Java Memcached Performance &Scalability

Mon Jul 31 17:15:47 UTC 2006

Sorry, just caught this.

On 26 Jul 2006, at 13:36, Prateek Mathur wrote:

> Folks
>  Some questions on performance and scalability:
>  1) How do you compare the Java version of Memcached with the C  
> versions in handling load and performance?

I don't.  There's almost no way I'd ever be willing to wrap the C- 
based library in a java API and do that much JNI boundary crossing  
across hundreds of threads in our applications.  You can do so;  
forgive me if I think you're completely insane for it.  :)

It's fast enough that I don't have to worry about how fast it is.   
The cost is miniscule to nonexistent, compared to the serialization  
overhead we pay for serializing our object hierarchies into the server.

> Are there any figures from real production environment?

If I was worried about comparing it to something else, I'd bother.   
There's nothing worth comparing it to, so I don't.  Object load times  
from our database are orders of magnitude more expensive than loading  
objects from the memcached cache backend, on our system.

>  2) How do you compare the Java version of Memcached with other  
> Java caches like EhCache,JBossCache etc.Any figures?

They don't compare, IMO.  I wouldn't ever use the long-term caching  
on most of those, personally - I don't like the implementation, and  
most importantly, the whole point of having a cache like this is  
making sure that nothing can go wrong within the Java VM that damages  
the availability and uptime of the caches themselves.

A block of data
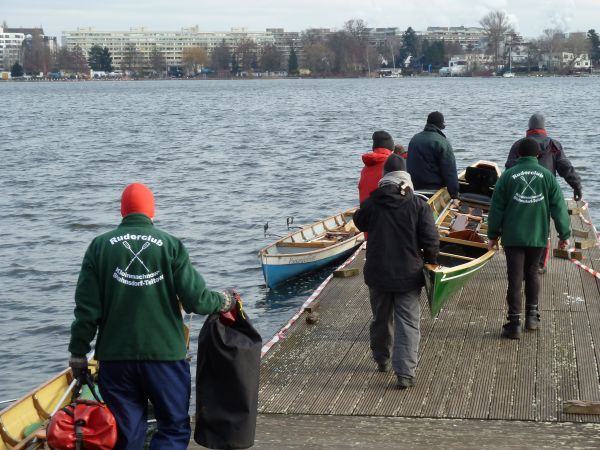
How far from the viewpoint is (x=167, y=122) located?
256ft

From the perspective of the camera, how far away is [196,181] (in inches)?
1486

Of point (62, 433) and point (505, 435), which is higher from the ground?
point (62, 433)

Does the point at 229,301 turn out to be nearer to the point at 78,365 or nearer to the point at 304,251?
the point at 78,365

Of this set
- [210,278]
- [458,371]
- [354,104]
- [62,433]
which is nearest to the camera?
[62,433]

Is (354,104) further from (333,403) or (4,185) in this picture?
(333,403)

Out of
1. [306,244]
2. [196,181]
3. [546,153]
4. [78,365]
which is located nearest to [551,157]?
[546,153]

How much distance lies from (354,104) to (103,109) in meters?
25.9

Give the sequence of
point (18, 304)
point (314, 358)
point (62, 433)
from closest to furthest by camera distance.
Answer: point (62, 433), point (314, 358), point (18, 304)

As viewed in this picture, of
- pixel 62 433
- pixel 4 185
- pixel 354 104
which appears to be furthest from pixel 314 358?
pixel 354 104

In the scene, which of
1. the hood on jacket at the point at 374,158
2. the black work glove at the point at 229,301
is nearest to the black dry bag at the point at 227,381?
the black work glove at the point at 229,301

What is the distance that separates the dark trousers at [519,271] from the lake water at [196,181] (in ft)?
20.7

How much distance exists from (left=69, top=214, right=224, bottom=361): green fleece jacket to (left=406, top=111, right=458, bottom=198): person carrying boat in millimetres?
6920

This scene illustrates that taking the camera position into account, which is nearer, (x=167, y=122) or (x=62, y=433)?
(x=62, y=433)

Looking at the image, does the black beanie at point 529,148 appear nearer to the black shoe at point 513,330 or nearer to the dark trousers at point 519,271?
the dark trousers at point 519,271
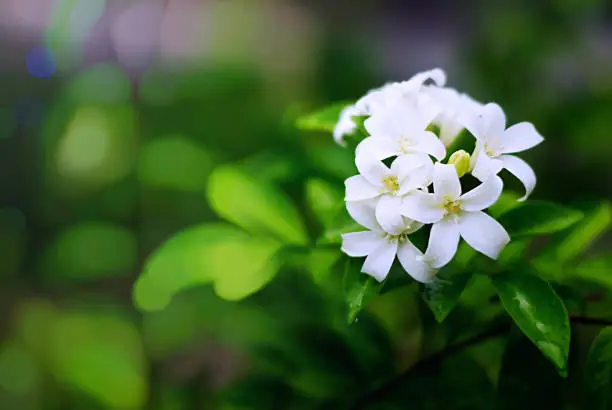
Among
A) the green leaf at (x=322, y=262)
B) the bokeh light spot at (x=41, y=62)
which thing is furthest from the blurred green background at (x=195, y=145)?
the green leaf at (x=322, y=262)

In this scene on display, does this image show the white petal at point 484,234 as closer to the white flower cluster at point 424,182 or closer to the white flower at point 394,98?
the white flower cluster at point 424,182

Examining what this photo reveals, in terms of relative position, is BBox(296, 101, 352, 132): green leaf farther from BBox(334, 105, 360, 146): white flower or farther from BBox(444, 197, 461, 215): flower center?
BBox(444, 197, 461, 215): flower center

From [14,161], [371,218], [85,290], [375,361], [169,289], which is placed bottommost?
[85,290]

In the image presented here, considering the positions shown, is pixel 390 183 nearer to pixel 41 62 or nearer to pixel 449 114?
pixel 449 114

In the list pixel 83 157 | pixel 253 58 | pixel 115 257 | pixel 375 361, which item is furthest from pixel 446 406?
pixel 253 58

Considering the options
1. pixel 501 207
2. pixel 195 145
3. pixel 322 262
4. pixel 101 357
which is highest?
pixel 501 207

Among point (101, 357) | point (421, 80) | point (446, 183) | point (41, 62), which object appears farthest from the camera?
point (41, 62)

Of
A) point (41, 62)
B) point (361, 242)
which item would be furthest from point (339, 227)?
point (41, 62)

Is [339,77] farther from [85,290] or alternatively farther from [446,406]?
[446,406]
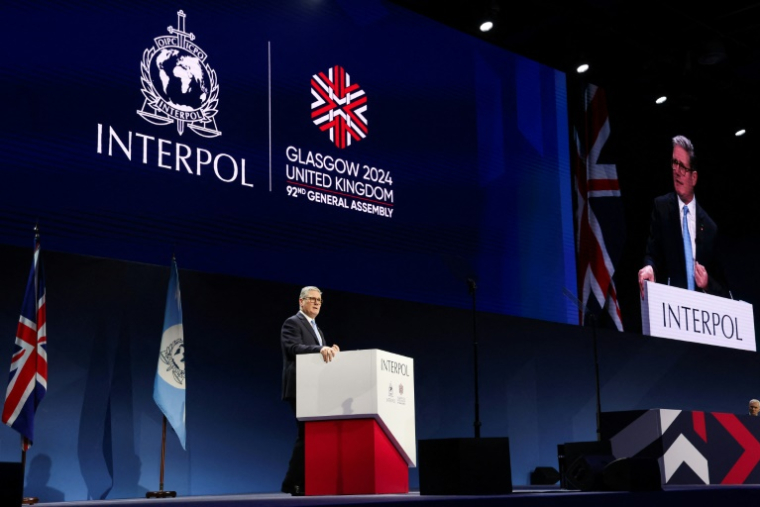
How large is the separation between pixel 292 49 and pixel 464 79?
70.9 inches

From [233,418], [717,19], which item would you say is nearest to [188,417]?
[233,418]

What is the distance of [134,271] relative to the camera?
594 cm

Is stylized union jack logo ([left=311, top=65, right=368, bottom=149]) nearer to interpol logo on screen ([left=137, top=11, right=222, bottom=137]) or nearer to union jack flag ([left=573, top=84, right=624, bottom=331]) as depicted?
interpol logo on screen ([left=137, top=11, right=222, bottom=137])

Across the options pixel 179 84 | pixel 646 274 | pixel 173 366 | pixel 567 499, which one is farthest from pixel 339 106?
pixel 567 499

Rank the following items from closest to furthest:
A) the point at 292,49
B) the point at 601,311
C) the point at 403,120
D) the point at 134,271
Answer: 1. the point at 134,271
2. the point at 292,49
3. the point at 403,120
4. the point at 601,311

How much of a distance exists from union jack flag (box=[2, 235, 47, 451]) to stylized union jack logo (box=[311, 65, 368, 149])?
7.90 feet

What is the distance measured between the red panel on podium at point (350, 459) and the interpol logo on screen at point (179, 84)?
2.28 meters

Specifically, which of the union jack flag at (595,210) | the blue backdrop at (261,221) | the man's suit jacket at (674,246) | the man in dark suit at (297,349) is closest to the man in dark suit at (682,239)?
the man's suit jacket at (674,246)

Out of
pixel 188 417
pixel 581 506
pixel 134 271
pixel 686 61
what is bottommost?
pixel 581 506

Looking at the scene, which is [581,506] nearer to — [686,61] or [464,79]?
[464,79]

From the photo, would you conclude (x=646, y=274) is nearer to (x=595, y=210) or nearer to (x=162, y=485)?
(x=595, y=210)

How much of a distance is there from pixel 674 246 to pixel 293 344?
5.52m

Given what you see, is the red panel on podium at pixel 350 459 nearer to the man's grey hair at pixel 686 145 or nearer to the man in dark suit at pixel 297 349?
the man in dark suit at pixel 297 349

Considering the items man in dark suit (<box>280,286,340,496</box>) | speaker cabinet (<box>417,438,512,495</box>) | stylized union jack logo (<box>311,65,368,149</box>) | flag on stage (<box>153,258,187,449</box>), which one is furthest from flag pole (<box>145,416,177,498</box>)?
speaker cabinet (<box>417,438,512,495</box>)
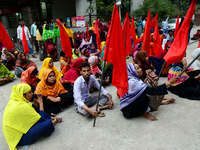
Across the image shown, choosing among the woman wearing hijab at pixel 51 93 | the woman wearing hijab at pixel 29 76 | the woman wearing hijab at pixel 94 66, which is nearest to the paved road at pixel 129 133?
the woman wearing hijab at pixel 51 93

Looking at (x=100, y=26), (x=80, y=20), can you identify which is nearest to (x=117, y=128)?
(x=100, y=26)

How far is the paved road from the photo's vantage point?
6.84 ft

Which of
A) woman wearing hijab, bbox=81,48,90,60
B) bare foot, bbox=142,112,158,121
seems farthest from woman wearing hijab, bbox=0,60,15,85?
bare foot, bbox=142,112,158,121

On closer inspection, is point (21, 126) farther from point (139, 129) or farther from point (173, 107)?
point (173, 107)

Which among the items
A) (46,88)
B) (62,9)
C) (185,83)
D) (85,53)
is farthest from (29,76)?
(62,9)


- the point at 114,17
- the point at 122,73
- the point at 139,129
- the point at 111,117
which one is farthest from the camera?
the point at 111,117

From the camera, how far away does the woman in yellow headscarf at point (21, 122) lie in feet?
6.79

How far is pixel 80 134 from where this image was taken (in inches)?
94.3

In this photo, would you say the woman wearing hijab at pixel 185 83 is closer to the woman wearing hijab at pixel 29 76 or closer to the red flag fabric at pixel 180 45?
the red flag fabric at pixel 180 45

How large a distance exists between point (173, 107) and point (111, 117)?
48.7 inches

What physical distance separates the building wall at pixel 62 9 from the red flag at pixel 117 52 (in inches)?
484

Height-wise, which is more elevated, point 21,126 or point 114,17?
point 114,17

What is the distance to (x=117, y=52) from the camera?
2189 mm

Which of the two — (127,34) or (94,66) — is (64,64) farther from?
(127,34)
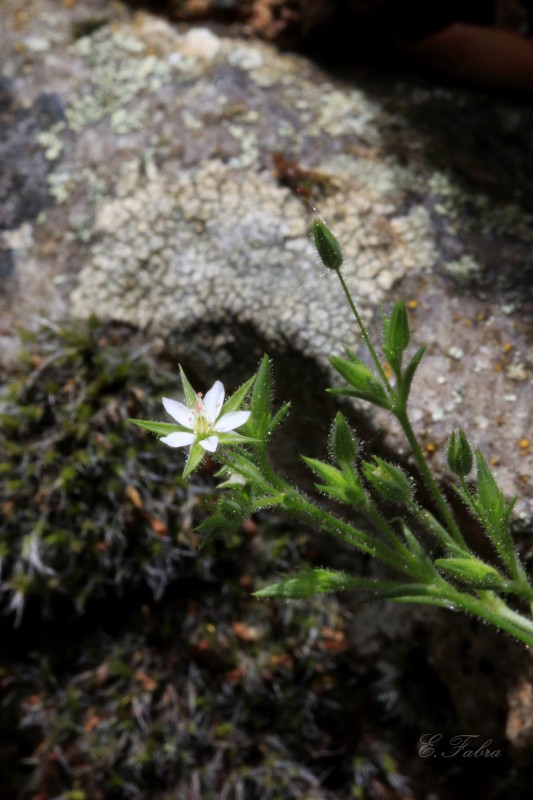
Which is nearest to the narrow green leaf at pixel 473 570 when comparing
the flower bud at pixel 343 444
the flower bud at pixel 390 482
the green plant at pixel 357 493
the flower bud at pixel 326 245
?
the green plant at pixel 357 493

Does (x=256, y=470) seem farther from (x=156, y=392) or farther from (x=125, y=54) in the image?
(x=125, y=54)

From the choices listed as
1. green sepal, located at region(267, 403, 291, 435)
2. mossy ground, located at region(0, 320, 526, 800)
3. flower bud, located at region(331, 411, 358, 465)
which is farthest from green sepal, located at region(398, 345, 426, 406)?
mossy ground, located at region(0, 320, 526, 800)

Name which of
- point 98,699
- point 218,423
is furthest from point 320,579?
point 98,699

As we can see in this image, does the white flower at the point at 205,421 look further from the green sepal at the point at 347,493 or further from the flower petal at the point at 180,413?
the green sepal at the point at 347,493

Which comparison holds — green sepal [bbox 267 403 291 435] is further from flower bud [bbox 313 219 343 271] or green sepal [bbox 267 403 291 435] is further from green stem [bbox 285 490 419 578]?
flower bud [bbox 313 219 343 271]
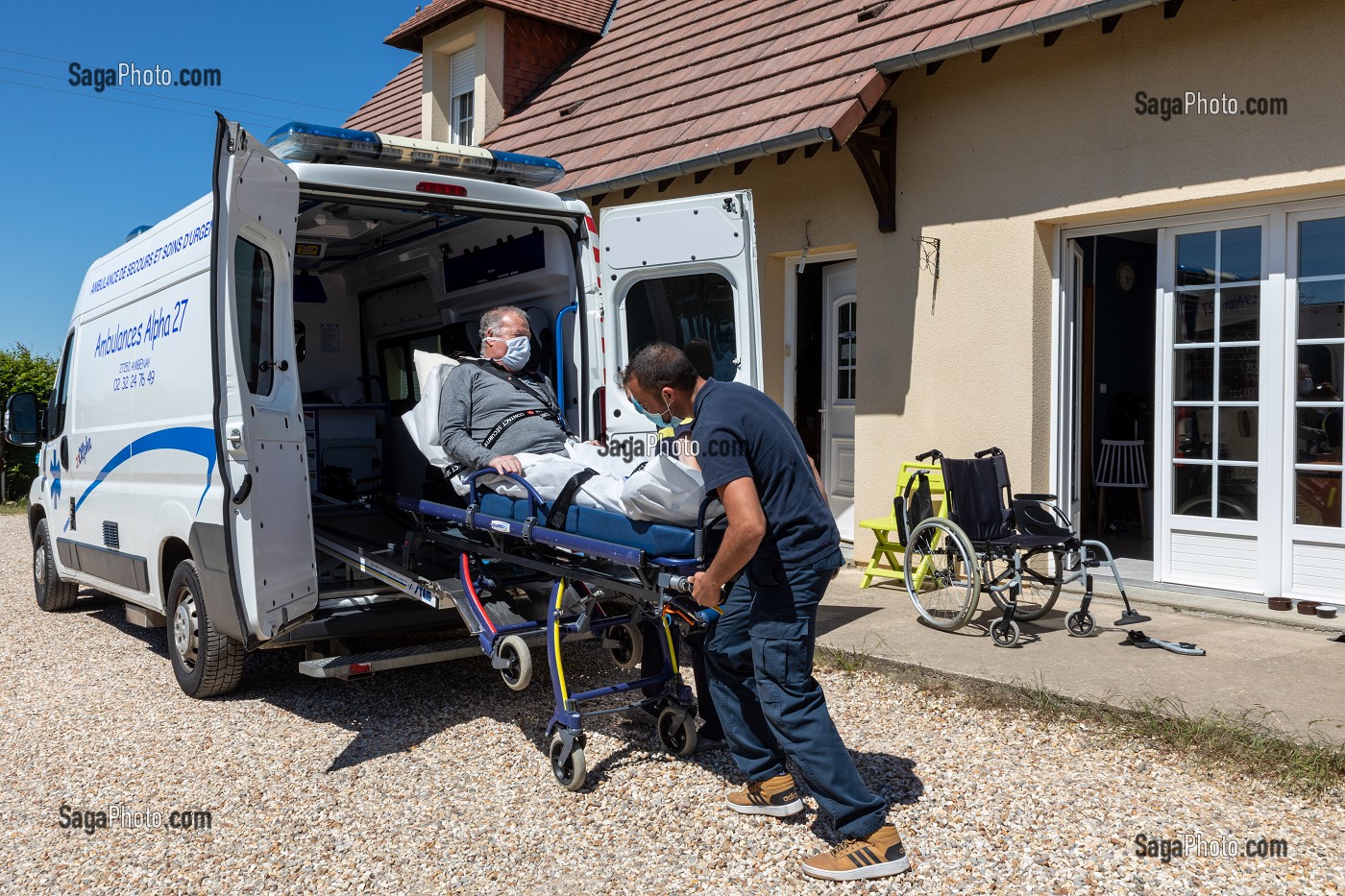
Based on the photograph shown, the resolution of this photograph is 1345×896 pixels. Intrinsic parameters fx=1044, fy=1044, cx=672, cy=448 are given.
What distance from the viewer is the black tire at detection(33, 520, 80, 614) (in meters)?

[OBJECTIVES]
1. Answer these questions from the Java Memcached thread:
(a) On what date and at what time was the reply posted?
(b) Which two Java caches, besides memcached, does the original question name?
(c) What does the reply say is orders of magnitude more expensive than loading objects from the memcached cache backend?
2. Pick up the Java Memcached thread from where it stops.
These items have nothing to do with the Java Memcached thread.

[EXERCISE ANSWERS]
1.
(a) Mon Jul 31 17:15:47 UTC 2006
(b) EhCache and JBossCache
(c) Object load times from their database

2.
What we do here is a two-level readthrough/writethrough cache, with  
an EhCache providing "short term memory" caching, and a Memcached  
providing "long term" caching.  Cache updates and reads check the  
short term cache, which is limited by numbers and/or by TTL, and fall  
through to the TTL'd memcached backend.  Updates clear keys in both  
sets; the next access will fall through both caches and result in a  
fresh read from the database.

Simple layering of a 'recently used' cache on top of the memcached  
access API can get you a predictably-performing short term  
implementation with long-term fallthrough to the memcached backends  
for longer TTL data persistence with very little overhead.

All of this is personal preference - feel free to use the disk caches  
and server-to-server replication if you prefer.  It all depends on  
what you're trying to accomplish.